About a week ago a friend forwarded an article from
the Washington Post, “For decades they hid Jefferson’s relationship with
her. Now Monticello is making room for Sally Hemings.”
I threw my head back and laughed, glad that I could now. For years, I couldn’t.
Almost 40 years ago I developed a one-woman show about
Sally Hemings. A close friend, Saundra Franks, had developed a piece on Harriet
Tubman and I copied her initiative. It appealed on several levels—exploring a
Black woman’s life, creating a vehicle that showcased my acting range, and control.
An old boy friend labeled me a control
freak. I called him a liar but he was probably right. Having my own show,
something that I could market without waiting for someone to cast me was
equally as important as the creative aspect. I started to search for someone
whose life I might want to recreate.

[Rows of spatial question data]

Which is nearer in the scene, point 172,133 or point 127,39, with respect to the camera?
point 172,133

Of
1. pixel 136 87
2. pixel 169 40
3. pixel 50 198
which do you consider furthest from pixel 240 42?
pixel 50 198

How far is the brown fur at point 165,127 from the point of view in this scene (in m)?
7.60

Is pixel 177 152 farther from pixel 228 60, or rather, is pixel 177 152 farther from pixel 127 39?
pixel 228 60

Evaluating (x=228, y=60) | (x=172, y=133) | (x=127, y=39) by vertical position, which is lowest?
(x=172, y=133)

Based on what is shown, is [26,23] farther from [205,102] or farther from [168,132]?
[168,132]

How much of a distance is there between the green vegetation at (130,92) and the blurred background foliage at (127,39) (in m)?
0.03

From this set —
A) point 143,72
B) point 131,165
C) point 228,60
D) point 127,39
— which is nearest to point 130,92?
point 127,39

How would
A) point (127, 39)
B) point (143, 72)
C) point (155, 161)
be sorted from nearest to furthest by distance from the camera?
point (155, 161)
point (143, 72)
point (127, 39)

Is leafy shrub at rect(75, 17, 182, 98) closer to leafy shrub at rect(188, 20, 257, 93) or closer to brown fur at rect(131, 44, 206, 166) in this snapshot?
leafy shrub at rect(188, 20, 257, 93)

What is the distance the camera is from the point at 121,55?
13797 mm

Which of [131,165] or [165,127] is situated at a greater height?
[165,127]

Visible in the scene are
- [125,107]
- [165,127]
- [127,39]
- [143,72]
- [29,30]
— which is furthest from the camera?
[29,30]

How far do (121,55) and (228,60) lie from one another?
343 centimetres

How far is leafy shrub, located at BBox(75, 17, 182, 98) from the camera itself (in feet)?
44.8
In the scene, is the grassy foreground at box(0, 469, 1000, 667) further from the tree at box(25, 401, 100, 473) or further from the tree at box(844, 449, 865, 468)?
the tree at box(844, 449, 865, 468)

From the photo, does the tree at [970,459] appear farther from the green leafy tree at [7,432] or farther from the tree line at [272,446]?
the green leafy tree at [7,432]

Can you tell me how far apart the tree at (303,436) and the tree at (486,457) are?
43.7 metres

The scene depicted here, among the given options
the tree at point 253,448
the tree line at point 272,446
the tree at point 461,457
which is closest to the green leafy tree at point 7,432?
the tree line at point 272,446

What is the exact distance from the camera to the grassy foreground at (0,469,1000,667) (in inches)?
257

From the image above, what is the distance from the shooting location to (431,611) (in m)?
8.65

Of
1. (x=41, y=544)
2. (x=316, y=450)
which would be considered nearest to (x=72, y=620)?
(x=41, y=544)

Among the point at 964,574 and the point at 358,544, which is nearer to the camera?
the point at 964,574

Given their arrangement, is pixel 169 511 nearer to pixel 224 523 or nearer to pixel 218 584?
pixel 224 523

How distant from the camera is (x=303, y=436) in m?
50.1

▶ GIVEN INSTRUCTION 1
In the essay about the Sally Hemings show, who had developed a piece on Harriet Tubman?
▶ GIVEN INSTRUCTION 2
Copy word for word the part of the Sally Hemings essay between "I threw my head" and "want to recreate.", inclusive.

▶ TASK ANSWER 1
Saundra Franks, a close friend of the writer.

▶ TASK ANSWER 2
I threw my head back and laughed, glad that I could now. For years, I couldn’t.
Almost 40 years ago I developed a one-woman show about
Sally Hemings. A close friend, Saundra Franks, had developed a piece on Harriet
Tubman and I copied her initiative. It appealed on several levels—exploring a
Black woman’s life, creating a vehicle that showcased my acting range, and control.
An old boy friend labeled me a control
freak. I called him a liar but he was probably right. Having my own show,
something that I could market without waiting for someone to cast me was
equally as important as the creative aspect. I started to search for someone
whose life I might want to recreate.